▸ **Task description**
Please format the records below as a JSON list of strings, with one string per line and no entries for blank lines.

▸ **Provided data**
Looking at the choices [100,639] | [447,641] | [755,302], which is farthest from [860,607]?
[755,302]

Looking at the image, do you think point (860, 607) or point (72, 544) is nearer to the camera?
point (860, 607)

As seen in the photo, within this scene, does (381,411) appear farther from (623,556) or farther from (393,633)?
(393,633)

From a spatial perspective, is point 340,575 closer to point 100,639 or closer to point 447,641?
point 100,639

▸ **Full solution**
[
  "Looking at the choices [100,639] | [447,641] | [755,302], which is farthest from [860,607]?",
  "[755,302]",
  "Looking at the image, do you think point (860, 607) or point (72, 544) is nearer to the camera?",
  "point (860, 607)",
  "As seen in the photo, within this scene, does (381,411) appear farther from (623,556) or farther from (393,633)?",
  "(393,633)",
  "From a spatial perspective, is point 340,575 closer to point 100,639 or closer to point 447,641?",
  "point 100,639"
]